Excell-ing in the lab

Excell-ing in the lab with Ecovative Design’s Mycelium Biofabrication Platform

Supporting your next-gen cell culture needs with Excell.

NOTE: This blog post was initially written January 21, 2020 and contains information that may be out of date.

LIFT, RINSE, COUNT, SEED, REPEAT. 

This is the mantra that biologists come to live by when growing cells in the lab.  Cell culture is a primary means of testing biological systems in vitro or under controlled conditions outside of the natural environment.  It is by no means a trivial process, can be very time consuming, and quite costly when considering the never-ending repeat orders of bulk lab plastic consumables historically used to simulate the proper environment. The current non-traditional scaffolding products like hydrogels and ceramic scaffolds also complicate the matter.  Hydrogels typically degrade over time and will not be a component of the final product. Ceramic and synthetic material scaffolds conversely need to be removed; both instances are expensive, don’t scale, and pose handling conundrums. 

So, how about taking a natural approach to solving this problem that lends itself to an eventual edible product?  Mycelium mitigates the above concerns as a biocompatible, edible, and affordable material able to generate complex 3D structures that support the growth of a wide range of cell types. Ecovative is launching its Excell™ Culture Kit which enables new cell culture applications in the alternative meat industry with a mycelium-based cell culturing scaffold.  What better way to grow food…than on ‘food’?

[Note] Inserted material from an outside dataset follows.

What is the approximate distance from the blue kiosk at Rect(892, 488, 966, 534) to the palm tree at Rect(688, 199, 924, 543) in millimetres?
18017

WHAT’S CELL CULTURE ALL ABOUT?

Specific culturing conditions vary immensely based on the type of cells being grown and the types of experimentation that the cells will be subjected to. The general process involves a surface of which the cells can adhere to, the media or nutrient supplements that promote growth, and an incubator to facilitate a controlled environment. While there are some cells that are happy floating around like buoys in the sea, many cell types used in research prefer and require something to anchor to. This is because these cells are typically derived from human or animal tissues that are part of a larger biological system and are programmed to grow best when attached to neighboring cells. 3D spatial orientation is a critical element in cellular differentiation. Significant portions of annual research budgets are allocated towards the consumable products that are purpose-built to grow cells, keep them alive, and help them proliferate, all for the purpose of recreating the native tissue environment in the lab setting.

HOW DO CELLS GROW OUTSIDE OF THE BODY?

Both two-dimensional (2D) and three-dimensional (3D) cell culture are possible and currently in use.  2D culture typically employs the use of a petri dish or the equivalent. The flooring of the dish which can receive a special coating to mimic body-like tissue conditions for the cells to anchor to, thrive and replicate substantially enough to yield enough to test multiple experimental samples and conditions.  When it comes time to collect cells for use in an experiment, a scientist will use an enzyme or physical means to ‘lift’ or detach cells from the growth surface.  Subsequent steps involve rinsing away the residual nutrient supplement, counting how many cells have grown in total, collecting what is needed for an experiment, and seeding or adding the remainder back to a new dish or container to start the growth process anew.  This process of growing cells to amplify numbers in an initial culturing environment, only to subsequently transfer to a different setting for the experimental testing is tedious as it is a routine, often weekly practice.

BUT WHAT IF THE CELLS COULD BE GROWN IN A MANNER THAT INCORPORATED THE GROWTH SURFACE INTO THE EXPERIMENT?

This is when 3D culture especially comes into play. 3D tissue culture involves the use of a scaffold infrastructure that is porous and of which cells can grow both on and into.

AND WHAT IF YOUR INTENTION IS TO GROW LAB-BASED ALTERNATIVE MEAT?

Enter the Excell™ Scaffold Culture Kit!  Ecovative is offering Excell™ Scaffold beta 1.2 material to its current collaborative customer base as a limited release.  The kit includes 0.5 grams of porous mycelium biopolymer for exploratory use in the alternative meat space as a cell culture scaffold; both pre-cut scaffold circular sections sized for standard lab test plates, as well as strips of material for customization.  

Our user guide details how to get started using the Excell™ scaffold as a means to grow adherent cells such as avian or bovine muscle and fat cells in vitro.  This is tissue engineering in application with a means toward using a combination of the right cells, the right materials, and the right environment to enable biochemical and physiochemical factors to induce cell growth, differentiation, and maturation into a whole cut of lab-grown meat!

While commercial scaffolding products are on the market for 3D cell culture, Ecovative holds true to its values with an RUO (research use only, for now) biomaterial product that is cost-effective, scalable, and edible!  Soon, Biologists can redefine cell culture with a new and abbreviated mantra: Seed, grow…eat!

 

-Jennifer Chuddy

Cellular and Molecular Biologist driving Ecovative’s research strategy and deliverables.
Co-lead of Excell™ Scaffold Kit development.